Keselamatan Penerbangan di Indonesia Dipertanyakan

Suwarjono Suara.Com
Rabu, 19 Agustus 2015 | 08:02 WIB
Keselamatan Penerbangan di Indonesia Dipertanyakan
Bagian ekor pesawat AirAsia QZ8501 di Pelabuhan Panglima Utara Kecamatan Kumai, Kotawaringin Barat, Sabtu (7/2). (Antara)
Follow Suara.com untuk mendapatkan informasi terkini. Klik WhatsApp Channel & Google News

Suara.com - Hanya berselang kurang dari delapan bulan, tiga pesawat penumpang jatuh di Indonesia. Desember 2014, pesawat AirAsia dengan nomor penerbangan QZ8501 jatuh di Laut Jawa dalam penerbangan dari Surabaya menuju Singapura. Sebanyak 162 penumpang tewas.  Bulan Juni lalu, pesawat Hercules TNI AU jatuh di Medan saat hendak lepas landas. Sebanyak 135 penumpang tewas.

Peristiwa terbaru, pesawat Trigana Air yang membawa 54 orang jatuh di Kabupaten Pegunungan Bintang, Papua, Minggu, 19 Agustus 2015. Seluruh penumpang dan awak pesawat menjadi korban. Pertanyaan besar adalah, bagaimana dengan standar keselamatan penerbangan di Indonesia, sektor yang berkembang pesat namun miskin keselamatan.

Arnold Barnett, ahli statistik yang mengkhususkan diri dalam keselamatan penerbangan internasional mengatakan kepada New York Times pada bulan Desember bahwa tingkat kecelakaan yang menyebabkan kematian di Indonesia sangat parah. Satu penumpang tewas dari setiap satu juta penumpang atau 25 kali lebih buruk dari AS. Catatan ini menjadikan Indonesia termasuk negara dengan keselamatan terburuk di dunia.
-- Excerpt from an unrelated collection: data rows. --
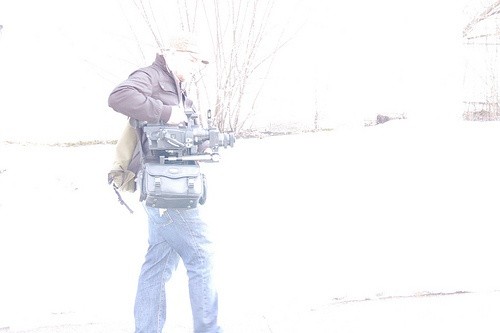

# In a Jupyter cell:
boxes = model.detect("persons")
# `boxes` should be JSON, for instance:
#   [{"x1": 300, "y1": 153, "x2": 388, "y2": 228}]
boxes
[{"x1": 107, "y1": 32, "x2": 229, "y2": 333}]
Bila dilihat lebih jauh, standar keamanan operator penerbangan di Indonesia dalam catatan internasional sangat buruk. Tahun 2007, Uni Eropa melarang semua maskapai penerbangan asal Indonesia terbang di wilayah Eropa. Sedikitnya ada empat maskapai yang melayani penerbangan internasional. Garuda Indonesia, Airfast Indonesia Ekspress, AirAsia dan Transportasi Antarbenua.

Larangan ini keluar menyusul buruknya standar keselamatan di tengah pesatnya pertumbuhan industri penerbangan. Faktor geografi wilayah Indonesia, dengan lebih dari 13.000 pulau telah mendorong pertumbuhan industri yang melayani perjalanan udara. Regulator penerbangan bersaing ketat dengan memperbanyak penerbangan berbiaya rendah.

“Salah satu alasan mengapa jumlah kecelakaan penerbangan meningkat di Indonesia karena banyak orang memilih menggunakan pesawat terbang, bukan menggunakan kapal feri,” kata Daniel Tsang, pendiri Aspire Aviation seperti dikutip CNN.

Sementara Tony Tyler CEO Asosiasi Transportasi Udara Internasional (IATA) memperkirakan tahun 2034 Indonesia akan menjadi pasar terbesar ke-enam untuk transportasi udara. Pada tahun tersebut diperkirakan 270 juta penumpang akan menggunakan transportasi udara. Tyler mengkawatirkan masalah keselamatan penerbangan ini akan menjadi masalah terbesar bagi perkembangan penerbangan di Indonesia.

Audit organisasi penerbangan sipil internasional USOAP mencatat Indonesia dinilai memiliki standar di bawah rata-rata internasional, dan menempatkan Indonesia masuk rating kategori 2. Kategori 2 berarti negara tidak memiliki peraturan yang diperlukan untuk mengawasi maskapai penerbangan sesuai standar internasional, atau otoritas  penerbangan sipil kekurangan tenaga ahli di bidang teknis, terlatih, maupun ahli dalam prosedur pemeriksaan.